Stevie heard a high humming noise and thought a mosquito was at her ear. She flipped her hand against her ear, but the humming remained and it was getting louder and higher. In another few seconds it had turned painful, like the jabbing of a needle in both ears. “Mama?” she said, wincing. “My ears hurt!”
A sharp, prickling pain had hit Jessie’s eardrums as well. Not only that: the fillings in her back teeth were aching. She opened her mouth, working her lower jaw. “Ow!” she heard Stevie say. “What is it, Mama?”
“I don’t know, hon—” Suddenly the truck’s engine died. Just died, without a stutter or gasp. They were coasting, and Jessie gave it more gas but she’d filled the truck up yesterday and the fuel tank couldn’t be empty. Her eardrums were really hurting now—pulsing to a high, painful tone like a far-off, distant wail. Stevie pressed her hands to her ears, and bright tears had come to her eyes. “What is it, Mama?” she asked again, panic quavering in her voice. “What is it?”

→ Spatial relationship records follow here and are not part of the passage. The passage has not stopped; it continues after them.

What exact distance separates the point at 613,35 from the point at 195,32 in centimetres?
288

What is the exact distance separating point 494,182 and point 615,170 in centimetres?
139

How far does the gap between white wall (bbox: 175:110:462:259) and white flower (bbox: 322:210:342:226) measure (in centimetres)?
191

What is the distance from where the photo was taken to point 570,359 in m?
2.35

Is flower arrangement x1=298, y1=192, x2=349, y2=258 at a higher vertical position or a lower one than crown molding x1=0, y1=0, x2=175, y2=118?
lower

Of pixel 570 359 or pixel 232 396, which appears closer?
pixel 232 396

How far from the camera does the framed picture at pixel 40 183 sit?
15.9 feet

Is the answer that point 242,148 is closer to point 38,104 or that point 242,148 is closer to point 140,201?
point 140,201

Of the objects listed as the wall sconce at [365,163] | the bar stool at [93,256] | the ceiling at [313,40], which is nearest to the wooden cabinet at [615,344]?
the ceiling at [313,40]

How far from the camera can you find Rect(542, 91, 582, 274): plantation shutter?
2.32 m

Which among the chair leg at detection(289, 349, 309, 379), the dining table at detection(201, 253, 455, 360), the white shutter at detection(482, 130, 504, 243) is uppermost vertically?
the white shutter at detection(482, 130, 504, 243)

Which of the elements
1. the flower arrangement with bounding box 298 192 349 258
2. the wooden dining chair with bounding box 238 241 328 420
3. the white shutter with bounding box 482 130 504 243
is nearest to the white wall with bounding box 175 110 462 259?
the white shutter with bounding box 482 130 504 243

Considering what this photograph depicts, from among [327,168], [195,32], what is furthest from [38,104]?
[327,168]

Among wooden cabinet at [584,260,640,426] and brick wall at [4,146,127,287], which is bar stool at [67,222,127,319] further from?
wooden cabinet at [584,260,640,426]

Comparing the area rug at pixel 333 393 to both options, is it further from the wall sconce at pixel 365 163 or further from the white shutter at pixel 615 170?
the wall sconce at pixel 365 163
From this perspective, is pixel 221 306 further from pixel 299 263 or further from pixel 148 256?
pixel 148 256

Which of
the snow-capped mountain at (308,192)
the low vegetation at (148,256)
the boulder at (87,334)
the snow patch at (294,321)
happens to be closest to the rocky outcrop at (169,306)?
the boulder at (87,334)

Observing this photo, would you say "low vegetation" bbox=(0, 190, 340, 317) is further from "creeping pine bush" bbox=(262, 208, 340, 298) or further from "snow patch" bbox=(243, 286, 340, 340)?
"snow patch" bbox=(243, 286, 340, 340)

Jessie shook her head. The noise was getting louder. She turned the ignition key and pumped the accelerator; still the engine wouldn’t fire. She heard the crackle of static electricity in her hair, and she caught sight of her wristwatch: the digital display had gone mad, the hours flickering past at runaway speed. This’ll be some story to tell Tom, she thought as she flinched in a cocoon of ear-piercing noise, and she reached out to grasp Stevie’s hand.
The child’s head jerked to the right; her eyes widened, and she screamed, “Mama!”
She’d seen what was coming, and now Jessie did too. She slammed on the brake, her hands fighting the wheel.
What looked like a flaming locomotive was hurtling through the air, burning parts flying off behind it and spinning away. It passed over Cobre Road, about fifty feet over the desert and maybe forty yards in front of Jessie’s
truck; she could make out a cylindrical form, glowing red-hot and surrounded by flames, and as the truck went off the road the object passed with a shriek that deafened Jessie and prevented her from hearing her own scream. She saw the rear of the object explode in yellow and violet flames, flinging pieces off in all directions; something came at the truck in a blur, and there was a wham! of metal being struck and the pickup shuddered right down to its frame.
A front tire blew. The truck kept going over rocks and through stands of cactus before Jessie got it stopped, her palms sweat-slick on the wheel. The ringing in her ears still kept her from hearing, but she saw Stevie’s frantic, tear-streaked face and she said, as calmly as she could, “Hush, now. It’s over. It’s all over. Hush, now.”
Steam was shooting from around the truck’s crumpled hood. Jessie looked to her left, saw the flaming object pass over a low ridge and disappear from sight. My God! she thought, stunned. What was it?
In the next instant there was a roaring that penetrated even through Jessie’s aural murk. The pickup’s cab filled with whirling dust. Jessie grasped Stevie’s hand, and the little girl’s fingers clamped shut.
There was dust in Jessie’s mouth and in her eyes, and her cap had blown out the window. When she got her vision cleared again, she saw three gray-green helicopters, flying in a tight V formation about thirty or forty feet above the desert, following the flaming object toward the southwest. They too went over the ridge and out of sight. Up in the blue, the contrails of several jets also tracked to the southwest.